## Activity
Reproduce every line of the listing below word for word, leaving out the pictures.

## Information provided
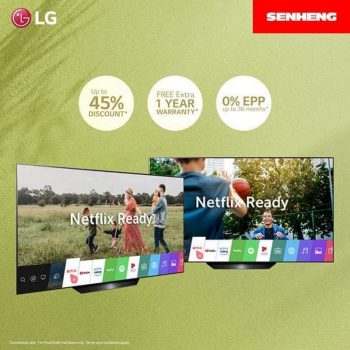 Senheng-LG-Promotion-350x350 - Electronics & Computers Home Appliances Johor Kedah Kelantan Kitchen Appliances Kuala Lumpur Melaka Negeri Sembilan Online Store Pahang Penang Perak Perlis Promotions & Freebies Putrajaya Sabah Sarawak Selangor Terengganu 
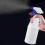 15Pcs Durable Hdpe Plastic Spray Bottles Compact Design for Garden Use 11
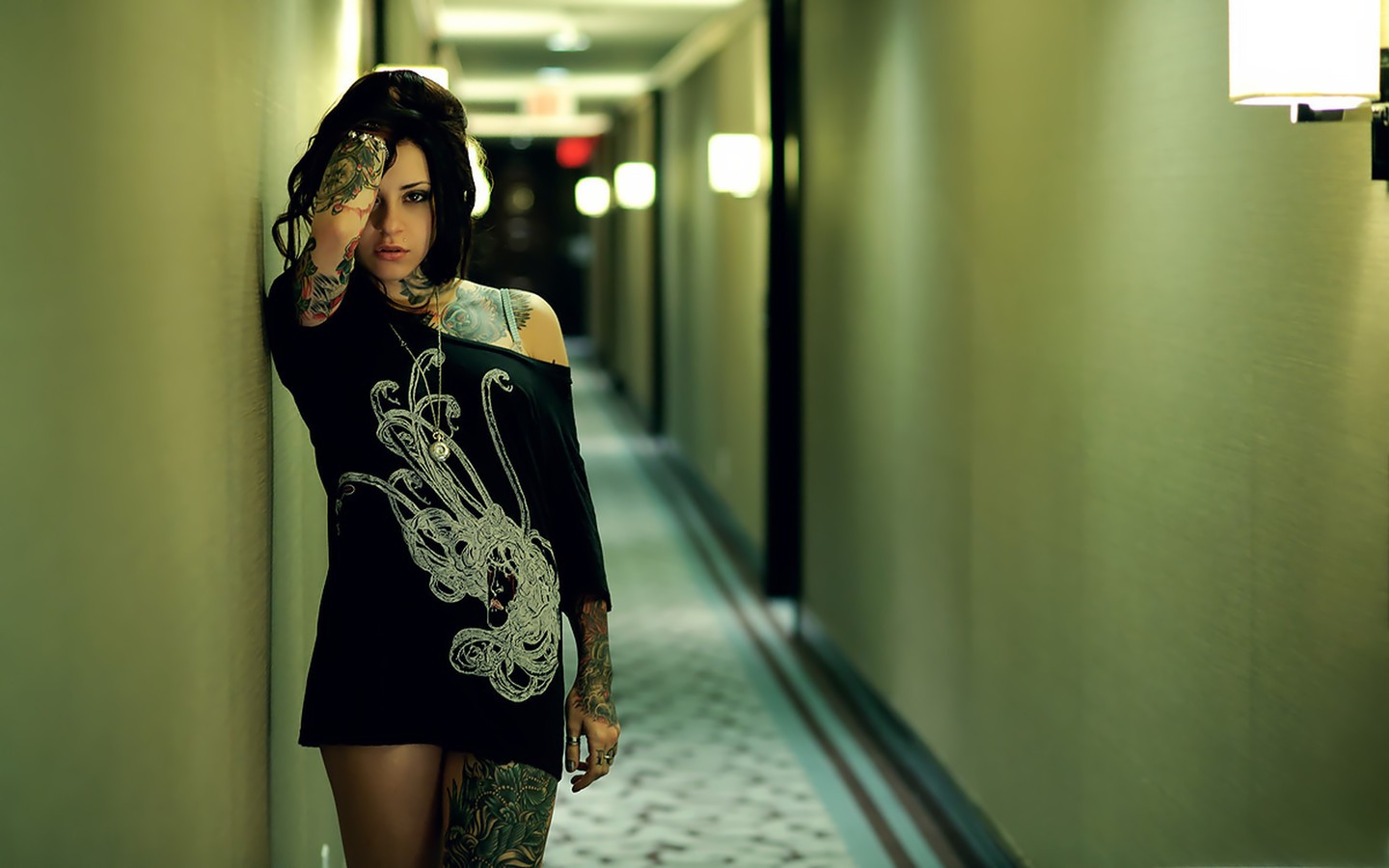 Sassy girls in Niigata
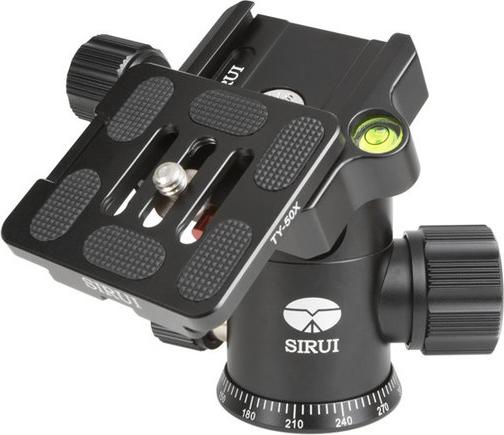 Immagine prodotto Sirui Testa del treppiede G-10KX (Testa sferica)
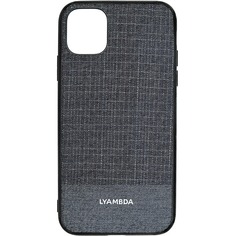 Чехол для смартфона Lyambda Europa для iPhone 12 Mini , синий (LA05-1254-DB)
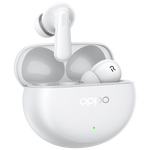 OPPO Enco Air4 Pro 【國家補貼】真無線降噪藍(lán)牙耳機(jī)入耳式 通用蘋果華為小米手機(jī) 七夕禮物 晨曦白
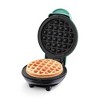 Dash Mini Waffle Maker - Lilac : Target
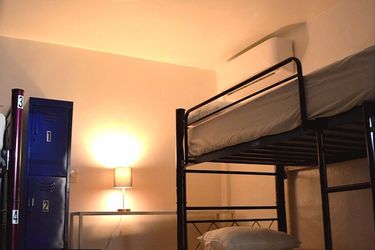 Hostel Manik Chetumal: Photo 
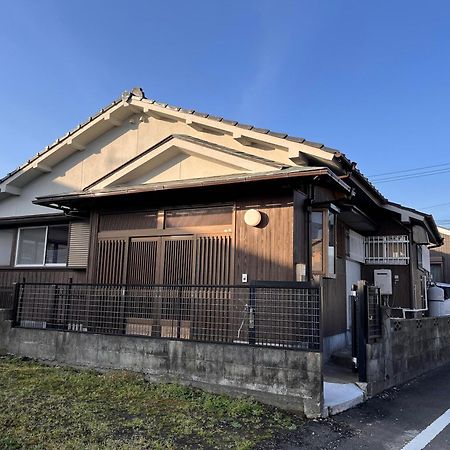 39Guest House Ibusuki Exterior photo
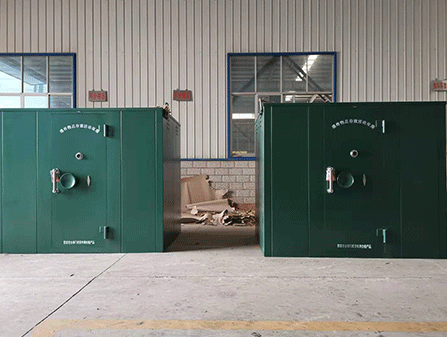 阳东2026年爆破器材行业前沿：智能化、绿色化与安全升级并进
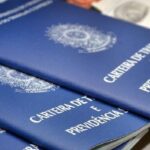 DF fecha semana com 545 vagas. Salários chegam a R$ 2,8 mil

## Solution to this task
 Senheng-LG-Promotion-350x350 - Electronics & Computers Home Appliances Johor Kedah Kelantan Kitchen Appliances Kuala Lumpur Melaka Negeri Sembilan Online Store Pahang Penang Perak Perlis Promotions & Freebies Putrajaya Sabah Sarawak Selangor Terengganu 
 15Pcs Durable Hdpe Plastic Spray Bottles Compact Design for Garden Use 11
 Sassy girls in Niigata
 Immagine prodotto Sirui Testa del treppiede G-10KX (Testa sferica)
 Чехол для смартфона Lyambda Europa для iPhone 12 Mini , синий (LA05-1254-DB)
 OPPO Enco Air4 Pro 【國家補貼】真無線降噪藍(lán)牙耳機(jī)入耳式 通用蘋果華為小米手機(jī) 七夕禮物 晨曦白
 Dash Mini Waffle Maker - Lilac : Target
 Hostel Manik Chetumal: Photo 
 39Guest House Ibusuki Exterior photo
 阳东2026年爆破器材行业前沿：智能化、绿色化与安全升级并进
 DF fecha semana com 545 vagas. Salários chegam a R$ 2,8 mil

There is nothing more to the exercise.